- _EXERCISE GOAL_:
Copy out everything from the line containing "As recorded in" down to the end of the items, changing "the camera" to "the lens" and leaving the rest as it is. Don't include the pictures in your answer.

==============================

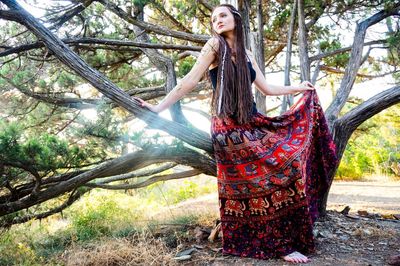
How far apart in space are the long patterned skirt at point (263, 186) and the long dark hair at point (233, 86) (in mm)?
97

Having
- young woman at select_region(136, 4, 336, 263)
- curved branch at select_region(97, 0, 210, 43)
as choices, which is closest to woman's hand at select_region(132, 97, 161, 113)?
young woman at select_region(136, 4, 336, 263)

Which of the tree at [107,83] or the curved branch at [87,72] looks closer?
the curved branch at [87,72]

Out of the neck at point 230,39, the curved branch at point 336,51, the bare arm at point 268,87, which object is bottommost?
the bare arm at point 268,87

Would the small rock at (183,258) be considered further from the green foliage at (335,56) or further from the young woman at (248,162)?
the green foliage at (335,56)

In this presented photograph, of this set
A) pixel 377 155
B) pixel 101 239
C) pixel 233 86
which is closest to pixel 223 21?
pixel 233 86

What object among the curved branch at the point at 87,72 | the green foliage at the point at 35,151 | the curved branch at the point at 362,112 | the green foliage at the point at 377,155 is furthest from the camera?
the green foliage at the point at 377,155

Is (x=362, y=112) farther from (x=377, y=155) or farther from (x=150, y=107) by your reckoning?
(x=377, y=155)

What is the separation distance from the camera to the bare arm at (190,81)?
2531mm

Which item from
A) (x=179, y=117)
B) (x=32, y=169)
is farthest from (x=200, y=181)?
(x=32, y=169)

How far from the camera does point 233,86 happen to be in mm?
2666

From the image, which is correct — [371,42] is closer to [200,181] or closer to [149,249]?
[149,249]

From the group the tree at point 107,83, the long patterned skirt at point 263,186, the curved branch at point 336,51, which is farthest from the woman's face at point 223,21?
the curved branch at point 336,51

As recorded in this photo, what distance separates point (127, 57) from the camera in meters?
5.03

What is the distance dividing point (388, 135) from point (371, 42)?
19.8 ft
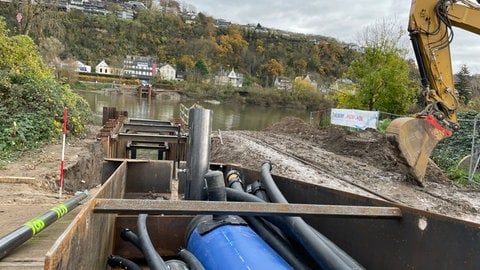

==============================

- _SOLUTION_:
As recorded in this photo, what distance separates point (127, 57) from the lens in meters?
5.03

What is the distance dividing point (388, 135) from point (371, 42)?
19.8 ft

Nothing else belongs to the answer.